Bistro classics: Food writer Mary Cadogan explains the origins of this tasty fish recipe
Springtime, when the river trout season opens in France, is the perfect time to enjoy this classic dish. It’s not only good for you, packed with heart-healthy and cholesterol-busting omega-3 fatty acids and lean proteins, but it also perfectly reflects the lighter eating that is so welcome after a winter of comfort food. Trout are a close relation to salmon with many of the same characteristics. River trout are freshwater fish regularly caught in the sparklingly clean, fast-flowing rivers that weave their way through the whole of France.
Rainbow trout is another beast entirely. Imported originally from California, these fish readily adapt to any waters and are extensively farmed on a global scale. Rainbow trout has a different flavour to river trout, but is more readily available on fish counters. Organic rainbow trout is a good choice as they have more space to grow and develop to reduce the environmental impact, the feed is sustainably sourced and the fish welfare higher.
Truite aux amandes, or truite amandine as it’s also called, has always divided opinion in the food world. Many chefs dismiss it as an abomination, and Elizabeth David declared in her book French Provincial Cooking that “it is not cooking, it is packaging”. It became popular in 1980s Britain when we discovered Mediterranean cooking and, along with other bistro classics such as coq au vin and bœuf bourguignon, I’d like to think it’s due a revival.

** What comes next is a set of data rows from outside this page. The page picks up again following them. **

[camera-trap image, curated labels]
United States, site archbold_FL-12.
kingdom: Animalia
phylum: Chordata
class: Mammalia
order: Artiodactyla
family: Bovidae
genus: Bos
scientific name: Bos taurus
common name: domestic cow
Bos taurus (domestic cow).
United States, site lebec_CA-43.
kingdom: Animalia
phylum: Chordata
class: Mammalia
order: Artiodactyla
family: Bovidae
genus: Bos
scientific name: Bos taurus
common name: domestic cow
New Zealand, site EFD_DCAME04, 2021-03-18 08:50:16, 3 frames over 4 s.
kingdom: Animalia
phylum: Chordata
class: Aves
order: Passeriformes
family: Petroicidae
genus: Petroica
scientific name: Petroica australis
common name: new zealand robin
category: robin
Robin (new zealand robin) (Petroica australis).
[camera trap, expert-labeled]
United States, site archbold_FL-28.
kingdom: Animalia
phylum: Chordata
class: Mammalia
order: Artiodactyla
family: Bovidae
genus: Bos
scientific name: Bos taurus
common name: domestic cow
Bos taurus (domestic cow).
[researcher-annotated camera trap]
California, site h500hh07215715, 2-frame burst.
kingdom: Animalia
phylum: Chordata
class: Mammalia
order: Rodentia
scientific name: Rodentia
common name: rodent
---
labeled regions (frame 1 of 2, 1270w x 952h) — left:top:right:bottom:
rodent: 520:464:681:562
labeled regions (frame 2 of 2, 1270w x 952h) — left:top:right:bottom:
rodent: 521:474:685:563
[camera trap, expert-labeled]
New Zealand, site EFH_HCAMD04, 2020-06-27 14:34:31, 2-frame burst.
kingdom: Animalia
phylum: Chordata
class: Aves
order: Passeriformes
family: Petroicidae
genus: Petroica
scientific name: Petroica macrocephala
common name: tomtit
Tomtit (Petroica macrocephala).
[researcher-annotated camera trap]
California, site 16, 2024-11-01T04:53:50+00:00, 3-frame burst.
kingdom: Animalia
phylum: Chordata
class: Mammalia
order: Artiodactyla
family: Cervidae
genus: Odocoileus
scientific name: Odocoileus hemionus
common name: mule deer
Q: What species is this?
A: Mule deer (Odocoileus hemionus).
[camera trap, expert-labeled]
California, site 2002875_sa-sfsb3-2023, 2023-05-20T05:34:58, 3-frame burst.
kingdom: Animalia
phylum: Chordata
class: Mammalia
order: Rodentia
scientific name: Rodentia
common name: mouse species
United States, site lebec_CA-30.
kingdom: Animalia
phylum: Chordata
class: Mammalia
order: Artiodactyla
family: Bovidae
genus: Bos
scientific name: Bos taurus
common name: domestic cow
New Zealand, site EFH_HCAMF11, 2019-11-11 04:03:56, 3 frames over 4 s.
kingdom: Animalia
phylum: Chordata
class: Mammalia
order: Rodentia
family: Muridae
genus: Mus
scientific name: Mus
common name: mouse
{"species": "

It has never lost its popularity is France, especially in small family-run bistros, and riverside restaurants will normally feature trout in some form on their menus. For the home cook, it’s a simple dish to prepare as a midweek treat or a romantic dîner à deux. Using ready-prepared fillets, it can be on the table in under 20 minutes.
RECIPE: Truite aux amandes
In the classic version of this dish, the fish is fried in a pan, but I prefer to grill it and make the sauce separately. I find grilling fish skin-side up means there is less risk of overcooking it and the flesh stays very moist. Try this method with other fish such as bass or bream.
? 50g blanched almonds
? 1 lemon
? 50g butter
? 1 tbsp olive oil
? 4 trout fillets
? good handful of parsley, chopped
1 Cut the almonds into slivers. Finely grate the zest of half the lemon and squeeze the juice into a bowl.
2 Melt the butter in a small pan. Line a grill pan with foil. Brush the fish on both sides with butter and season with salt and pepper. Set the fish on the foil skin side up and grill for 3-4 mins, until the skin is nicely browned and the flesh tender.
3 Meanwhile reheat the butter with the oil, add the almonds and fry gently until lightly toasted. Add the lemon zest and juice, salt and pepper, and heat through.
4 Set two trout fillets on each dinner plate and spoon over the buttery almonds. Scatter with parsley and serve with steamed new potatoes and agreen salad.